___ Passage ___

Private Inference for Legal AI, When Trust Isn't Enough

Private inference is starting to matter in a way it didn’t six months ago.

Now this isn't because the technology suddenly appeared out of no where, but because the gap between what firms want to do with AI and what they are comfortable doing with client data is becoming harder to ignore as use cases move closer to the core of legal work.

Most current setups still rely on trust. Prompts are sent to a provider, contractual controls sit in the background and the assumption is that data is handled appropriately. That's reasonable for a large portion of work, but becomes far more difficult to justify when the material is (properly) sensitive, the matter is live, or there is any realistic chance that the work could later surface in disclosure.

That tension has growing for a while and private inference is one of the first approaches that addresses it at a technical level rather than a policy one.

What private inference actually does

At a basic level, private inference runs models inside isolated environments where even the infrastructure provider cannot inspect the data being processed. This is typically achieved through hardware backed enclaves, where data enters a sealed execution context, is processed and leaves again without being exposed to the surrounding system.

That is a different category of control to what most firms are used to. Current AI deployments are largely governed by policy, access controls and vendor assurances. Private inference shifts that into enforced isolation, where accessing the data requires actively breaking the boundary rather than simply having permission to view it.

This is why it has gained traction in areas like incident response and security research. Legal work shares many of the same characteristics, particularly where confidentiality, liability and reputational exposure sit close together.

Why this matters for legal workflows

Legal teams are already applying AI across document review, clause analysis, due diligence and drafting. The limiting factor has not been capability, it has been the question of where the data goes and who might be able to access it, even in theory.

___ Supplied material ___

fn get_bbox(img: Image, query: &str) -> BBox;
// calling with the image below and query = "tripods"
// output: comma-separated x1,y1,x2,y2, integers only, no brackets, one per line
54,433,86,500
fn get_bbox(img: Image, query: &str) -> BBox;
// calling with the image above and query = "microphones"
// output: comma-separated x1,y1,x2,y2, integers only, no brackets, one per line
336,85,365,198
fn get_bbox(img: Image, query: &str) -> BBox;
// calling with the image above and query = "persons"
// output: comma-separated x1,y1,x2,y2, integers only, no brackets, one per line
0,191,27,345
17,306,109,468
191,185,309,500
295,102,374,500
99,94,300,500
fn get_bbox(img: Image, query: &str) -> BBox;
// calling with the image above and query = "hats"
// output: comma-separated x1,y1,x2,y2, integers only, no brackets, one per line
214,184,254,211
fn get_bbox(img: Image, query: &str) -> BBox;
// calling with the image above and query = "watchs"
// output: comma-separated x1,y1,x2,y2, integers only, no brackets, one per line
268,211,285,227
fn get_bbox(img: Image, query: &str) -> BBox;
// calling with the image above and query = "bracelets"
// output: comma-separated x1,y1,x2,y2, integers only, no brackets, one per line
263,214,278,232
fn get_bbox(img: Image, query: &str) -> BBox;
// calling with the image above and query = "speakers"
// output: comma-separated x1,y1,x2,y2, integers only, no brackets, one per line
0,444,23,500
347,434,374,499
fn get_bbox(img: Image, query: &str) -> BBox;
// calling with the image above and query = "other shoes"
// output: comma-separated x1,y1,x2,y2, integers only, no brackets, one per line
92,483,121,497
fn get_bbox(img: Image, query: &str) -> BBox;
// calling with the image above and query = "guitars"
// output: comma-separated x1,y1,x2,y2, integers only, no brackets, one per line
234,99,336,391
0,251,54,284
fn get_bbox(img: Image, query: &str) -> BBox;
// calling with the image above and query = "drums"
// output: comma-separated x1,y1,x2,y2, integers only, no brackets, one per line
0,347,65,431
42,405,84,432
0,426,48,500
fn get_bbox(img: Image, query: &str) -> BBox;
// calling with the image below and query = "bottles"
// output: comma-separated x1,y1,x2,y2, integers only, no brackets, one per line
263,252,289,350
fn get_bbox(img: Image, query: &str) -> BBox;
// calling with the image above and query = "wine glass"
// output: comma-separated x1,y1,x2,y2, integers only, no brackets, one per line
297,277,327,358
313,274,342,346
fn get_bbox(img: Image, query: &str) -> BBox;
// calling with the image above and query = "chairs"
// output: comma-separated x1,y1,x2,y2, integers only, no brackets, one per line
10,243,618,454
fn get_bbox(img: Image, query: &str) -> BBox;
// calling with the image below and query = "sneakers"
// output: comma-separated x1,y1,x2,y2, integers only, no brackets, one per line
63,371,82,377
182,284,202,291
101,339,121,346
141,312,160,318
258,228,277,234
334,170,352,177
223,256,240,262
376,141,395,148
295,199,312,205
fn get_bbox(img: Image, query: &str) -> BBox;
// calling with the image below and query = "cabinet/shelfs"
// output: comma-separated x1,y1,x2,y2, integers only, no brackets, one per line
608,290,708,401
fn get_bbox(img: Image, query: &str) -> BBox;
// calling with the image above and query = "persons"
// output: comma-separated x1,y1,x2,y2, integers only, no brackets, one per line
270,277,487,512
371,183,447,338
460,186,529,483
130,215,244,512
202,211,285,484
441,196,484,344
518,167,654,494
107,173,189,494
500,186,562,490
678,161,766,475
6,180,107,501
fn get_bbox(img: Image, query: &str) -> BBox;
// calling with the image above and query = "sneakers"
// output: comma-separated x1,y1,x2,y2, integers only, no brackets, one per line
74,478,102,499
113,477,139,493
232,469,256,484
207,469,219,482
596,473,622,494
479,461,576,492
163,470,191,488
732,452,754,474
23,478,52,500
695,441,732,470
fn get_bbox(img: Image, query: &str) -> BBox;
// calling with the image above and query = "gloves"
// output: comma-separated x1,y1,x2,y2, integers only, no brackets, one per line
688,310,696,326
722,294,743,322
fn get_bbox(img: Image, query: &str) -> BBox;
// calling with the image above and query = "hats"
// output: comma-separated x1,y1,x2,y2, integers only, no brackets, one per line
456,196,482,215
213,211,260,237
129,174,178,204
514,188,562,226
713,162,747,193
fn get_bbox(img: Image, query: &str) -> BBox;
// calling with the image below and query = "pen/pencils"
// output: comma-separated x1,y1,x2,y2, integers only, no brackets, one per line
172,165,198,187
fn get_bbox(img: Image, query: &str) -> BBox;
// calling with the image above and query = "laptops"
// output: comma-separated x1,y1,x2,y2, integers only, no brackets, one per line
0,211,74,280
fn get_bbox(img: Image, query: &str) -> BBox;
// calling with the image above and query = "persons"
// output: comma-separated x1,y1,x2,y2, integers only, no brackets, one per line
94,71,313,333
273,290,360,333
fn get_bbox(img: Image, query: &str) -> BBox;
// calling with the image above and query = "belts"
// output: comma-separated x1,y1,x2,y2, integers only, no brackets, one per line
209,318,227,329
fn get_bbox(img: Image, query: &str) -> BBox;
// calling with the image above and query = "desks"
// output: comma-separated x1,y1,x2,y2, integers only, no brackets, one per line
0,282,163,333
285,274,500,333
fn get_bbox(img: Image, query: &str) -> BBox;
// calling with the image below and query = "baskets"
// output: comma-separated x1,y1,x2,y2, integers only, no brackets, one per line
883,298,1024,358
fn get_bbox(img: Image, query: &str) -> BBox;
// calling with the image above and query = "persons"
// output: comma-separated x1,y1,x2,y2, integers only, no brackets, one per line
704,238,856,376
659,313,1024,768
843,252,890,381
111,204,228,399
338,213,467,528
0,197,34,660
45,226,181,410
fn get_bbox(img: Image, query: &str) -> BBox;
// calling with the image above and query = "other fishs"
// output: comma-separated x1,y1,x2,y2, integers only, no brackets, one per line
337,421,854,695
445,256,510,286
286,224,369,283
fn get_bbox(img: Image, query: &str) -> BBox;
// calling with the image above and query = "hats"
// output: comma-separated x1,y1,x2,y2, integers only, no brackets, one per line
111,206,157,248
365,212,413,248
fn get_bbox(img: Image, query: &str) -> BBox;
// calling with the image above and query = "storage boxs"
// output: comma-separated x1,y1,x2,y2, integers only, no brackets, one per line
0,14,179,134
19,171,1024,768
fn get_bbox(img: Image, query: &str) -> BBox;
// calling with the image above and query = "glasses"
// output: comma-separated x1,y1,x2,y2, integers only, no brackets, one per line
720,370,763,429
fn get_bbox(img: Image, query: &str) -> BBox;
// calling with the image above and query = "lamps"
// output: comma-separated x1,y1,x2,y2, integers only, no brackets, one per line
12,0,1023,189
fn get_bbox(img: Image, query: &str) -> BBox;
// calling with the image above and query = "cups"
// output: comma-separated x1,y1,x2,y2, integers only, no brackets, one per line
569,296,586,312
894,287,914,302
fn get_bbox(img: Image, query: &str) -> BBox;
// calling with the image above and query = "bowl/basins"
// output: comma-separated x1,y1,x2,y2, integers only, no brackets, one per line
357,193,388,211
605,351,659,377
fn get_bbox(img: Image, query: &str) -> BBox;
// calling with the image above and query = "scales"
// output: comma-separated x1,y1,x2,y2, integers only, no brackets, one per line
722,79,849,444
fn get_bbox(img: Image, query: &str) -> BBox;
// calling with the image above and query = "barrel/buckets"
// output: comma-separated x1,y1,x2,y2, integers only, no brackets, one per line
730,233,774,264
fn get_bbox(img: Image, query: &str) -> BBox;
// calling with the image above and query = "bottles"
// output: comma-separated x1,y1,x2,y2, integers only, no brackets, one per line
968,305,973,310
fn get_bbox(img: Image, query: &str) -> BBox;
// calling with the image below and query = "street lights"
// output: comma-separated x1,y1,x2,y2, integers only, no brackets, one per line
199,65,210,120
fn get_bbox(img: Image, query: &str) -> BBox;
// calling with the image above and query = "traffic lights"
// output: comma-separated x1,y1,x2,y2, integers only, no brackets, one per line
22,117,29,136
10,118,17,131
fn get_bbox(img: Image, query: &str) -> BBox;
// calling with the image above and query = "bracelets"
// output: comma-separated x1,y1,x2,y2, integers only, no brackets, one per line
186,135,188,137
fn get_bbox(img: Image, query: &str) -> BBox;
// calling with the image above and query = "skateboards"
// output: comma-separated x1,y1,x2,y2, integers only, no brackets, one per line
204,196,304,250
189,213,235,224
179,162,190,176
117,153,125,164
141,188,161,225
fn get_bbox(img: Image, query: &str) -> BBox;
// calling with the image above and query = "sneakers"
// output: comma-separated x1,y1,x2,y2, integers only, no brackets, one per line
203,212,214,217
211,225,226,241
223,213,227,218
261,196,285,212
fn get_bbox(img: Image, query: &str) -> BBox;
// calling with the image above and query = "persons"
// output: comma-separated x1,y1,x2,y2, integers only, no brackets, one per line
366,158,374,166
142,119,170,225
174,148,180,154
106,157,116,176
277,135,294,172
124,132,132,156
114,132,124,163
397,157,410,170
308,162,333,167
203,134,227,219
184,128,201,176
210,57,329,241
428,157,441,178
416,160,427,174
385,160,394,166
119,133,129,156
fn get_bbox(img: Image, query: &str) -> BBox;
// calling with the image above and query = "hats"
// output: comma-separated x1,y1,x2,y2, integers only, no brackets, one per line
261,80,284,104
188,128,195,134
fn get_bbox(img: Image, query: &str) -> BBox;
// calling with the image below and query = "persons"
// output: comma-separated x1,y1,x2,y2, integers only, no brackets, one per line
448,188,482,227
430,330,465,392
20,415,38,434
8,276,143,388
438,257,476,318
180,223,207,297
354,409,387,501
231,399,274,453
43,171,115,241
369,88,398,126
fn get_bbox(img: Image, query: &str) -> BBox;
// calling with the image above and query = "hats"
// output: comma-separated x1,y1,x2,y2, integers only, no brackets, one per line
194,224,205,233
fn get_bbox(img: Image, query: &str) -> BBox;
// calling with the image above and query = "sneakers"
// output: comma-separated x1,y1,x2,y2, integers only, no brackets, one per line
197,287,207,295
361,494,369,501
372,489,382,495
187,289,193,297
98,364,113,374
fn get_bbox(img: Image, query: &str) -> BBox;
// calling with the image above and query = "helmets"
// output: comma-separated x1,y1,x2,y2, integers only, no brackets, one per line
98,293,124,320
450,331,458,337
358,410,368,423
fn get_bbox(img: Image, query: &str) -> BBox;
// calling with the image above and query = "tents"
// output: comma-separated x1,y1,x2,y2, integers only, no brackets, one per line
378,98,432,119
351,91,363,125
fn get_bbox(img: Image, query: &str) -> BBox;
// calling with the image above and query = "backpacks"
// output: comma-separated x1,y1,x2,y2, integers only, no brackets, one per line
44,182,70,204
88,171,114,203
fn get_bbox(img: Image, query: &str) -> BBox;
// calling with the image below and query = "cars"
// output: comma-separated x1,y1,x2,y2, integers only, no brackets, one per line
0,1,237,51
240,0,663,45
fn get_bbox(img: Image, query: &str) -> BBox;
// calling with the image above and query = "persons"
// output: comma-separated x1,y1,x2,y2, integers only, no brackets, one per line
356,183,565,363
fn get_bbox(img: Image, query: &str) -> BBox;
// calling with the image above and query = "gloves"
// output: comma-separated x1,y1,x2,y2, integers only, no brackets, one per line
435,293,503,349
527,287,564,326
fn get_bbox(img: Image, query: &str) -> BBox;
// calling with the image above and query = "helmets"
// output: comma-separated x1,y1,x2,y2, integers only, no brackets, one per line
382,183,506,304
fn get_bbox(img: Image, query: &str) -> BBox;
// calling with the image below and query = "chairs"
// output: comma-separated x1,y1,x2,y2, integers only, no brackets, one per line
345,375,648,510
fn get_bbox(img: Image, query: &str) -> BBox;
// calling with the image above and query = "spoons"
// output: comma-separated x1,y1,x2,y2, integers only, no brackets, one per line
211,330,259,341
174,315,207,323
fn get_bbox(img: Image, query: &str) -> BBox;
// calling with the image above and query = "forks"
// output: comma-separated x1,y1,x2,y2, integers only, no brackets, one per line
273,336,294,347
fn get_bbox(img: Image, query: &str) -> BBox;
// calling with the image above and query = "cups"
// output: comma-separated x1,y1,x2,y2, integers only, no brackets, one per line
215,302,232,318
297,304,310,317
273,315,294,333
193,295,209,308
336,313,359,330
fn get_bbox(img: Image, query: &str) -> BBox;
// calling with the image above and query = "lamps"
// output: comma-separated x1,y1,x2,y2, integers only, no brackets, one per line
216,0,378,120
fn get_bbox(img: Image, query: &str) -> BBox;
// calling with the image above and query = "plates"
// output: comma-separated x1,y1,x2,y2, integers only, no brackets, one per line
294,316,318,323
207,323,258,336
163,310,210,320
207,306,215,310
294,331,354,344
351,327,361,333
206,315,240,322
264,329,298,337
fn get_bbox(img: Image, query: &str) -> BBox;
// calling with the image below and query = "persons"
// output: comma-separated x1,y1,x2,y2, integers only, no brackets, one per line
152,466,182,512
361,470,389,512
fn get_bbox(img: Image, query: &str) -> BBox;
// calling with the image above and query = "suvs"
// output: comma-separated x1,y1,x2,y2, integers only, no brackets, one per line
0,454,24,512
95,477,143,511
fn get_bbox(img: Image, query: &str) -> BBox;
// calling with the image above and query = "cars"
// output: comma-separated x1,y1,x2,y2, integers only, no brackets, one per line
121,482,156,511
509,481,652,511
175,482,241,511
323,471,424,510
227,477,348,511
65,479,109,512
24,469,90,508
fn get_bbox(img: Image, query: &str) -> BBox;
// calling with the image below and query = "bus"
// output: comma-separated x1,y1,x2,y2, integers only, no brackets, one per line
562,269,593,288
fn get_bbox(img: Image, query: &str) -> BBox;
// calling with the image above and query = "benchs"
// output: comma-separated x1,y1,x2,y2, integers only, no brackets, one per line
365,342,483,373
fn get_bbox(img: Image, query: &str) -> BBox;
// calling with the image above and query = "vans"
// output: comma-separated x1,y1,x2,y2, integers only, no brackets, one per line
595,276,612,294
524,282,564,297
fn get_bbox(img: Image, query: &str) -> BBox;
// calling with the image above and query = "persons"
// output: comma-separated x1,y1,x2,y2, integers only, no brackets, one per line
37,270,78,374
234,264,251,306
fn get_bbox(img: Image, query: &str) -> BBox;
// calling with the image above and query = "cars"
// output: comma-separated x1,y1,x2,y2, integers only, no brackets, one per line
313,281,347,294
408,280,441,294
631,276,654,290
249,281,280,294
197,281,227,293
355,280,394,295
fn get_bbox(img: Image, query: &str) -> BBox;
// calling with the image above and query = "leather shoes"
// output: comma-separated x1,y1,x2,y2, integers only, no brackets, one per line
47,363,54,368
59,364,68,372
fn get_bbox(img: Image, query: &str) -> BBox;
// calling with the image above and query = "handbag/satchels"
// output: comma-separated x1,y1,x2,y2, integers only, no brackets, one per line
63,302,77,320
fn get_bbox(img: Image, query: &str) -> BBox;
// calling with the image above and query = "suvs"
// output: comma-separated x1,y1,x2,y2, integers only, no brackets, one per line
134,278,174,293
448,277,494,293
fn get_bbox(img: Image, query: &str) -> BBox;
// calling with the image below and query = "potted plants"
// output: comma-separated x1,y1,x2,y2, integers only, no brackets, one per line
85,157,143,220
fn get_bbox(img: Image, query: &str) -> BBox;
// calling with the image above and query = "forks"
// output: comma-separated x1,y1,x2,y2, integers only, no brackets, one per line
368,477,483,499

___

▶ _Instruction 1_
Please repeat the stretch of the private inference article from "At a basic level, private" through "to view it.", word for word.
▶ _Instruction 2_
Go on with the article on private inference for legal AI from the point where it stops.

▶ _Output 1_
At a basic level, private inference runs models inside isolated environments where even the infrastructure provider cannot inspect the data being processed. This is typically achieved through hardware backed enclaves, where data enters a sealed execution context, is processed and leaves again without being exposed to the surrounding system.

That is a different category of control to what most firms are used to. Current AI deployments are largely governed by policy, access controls and vendor assurances. Private inference shifts that into enforced isolation, where accessing the data requires actively breaking the boundary rather than simply having permission to view it.

▶ _Output 2_
The more valuable use cases tend to be the ones that are constrained:

Internal investigations before any disclosure position is established
Regulatory exposure analysis across internal communications
Pre-transaction material with market sensitivity
Litigation strategy where discovery risk is real rather than hypothetical

These are not difficult problems from a modelling perspective. The hesitation comes from sending that material to a third party and relying on policy as the primary safeguard.

Private inference changes that dynamic as it allows firms to move away from a binary decision and instead consider how strongly isolation should be enforced for different types of work.

Frontier models vs open models

There is a tendency to frame this as a simple trade-off between capability and control, but the reality is more nuanced.

Frontier models continue to lead on raw capability. They improve faster, handle edge cases more effectively and require less effort to deploy. That advantage is real.

However, the gap is often applied too broadly, many legal workflows are structured, repetitive and bounded by defined rules. They do not require the full reasoning depth of the latest model to deliver consistent results.

In practice, the pattern tends to be:

Frontier models demonstrate what is possible
Open models reach a comparable level within a relatively short period
Most production use cases sit comfortably (well) below that upper bound

The problem is not that open models are incapable, it's that firms do not define their requirements precisely enough to understand what level of capability is actually needed.

Smaller models are often a better fit

Smaller models are frequently treated as a compromise, when in many cases they are better aligned to how systems are actually used.

They offer faster inference, lower cost and greater flexibility when embedded within workflows. More importantly, they are easier to constrain and reason about, which becomes critical once the focus shifts from individual outputs to system behaviour.

A larger model may produce a stronger answer in isolation. A smaller model, operating at speed and scale, can support repeated checks, structured processing, and consistency across a workflow. That often leads to more reliable outcomes overall.

The part most teams are still missing: evaluation

This is where the discussion becomes less comfortable, particularly for teams used to relying on vendor capability rather than internal validation.

Moving from a managed API to a model you control requires more than a deployment decision. It requires evidence that the system performs as expected, not that you shouldn't be evaluating anyway, but you're now making specific choices.

That includes:

Clearly defined tasks with measurable success criteria
Representative datasets derived from real work
Repeatable evaluation processes
Thresholds that are enforced rather than assumed

Without this, any comparison between models is largely anecdotal. Many legal AI initiatives still operate on perceived quality rather than measured performance, which is sustainable during experimentation but not once outputs become material to a matter.

Where private inference fits

Private inference is best understood as part of a broader routing strategy rather than a standalone capability.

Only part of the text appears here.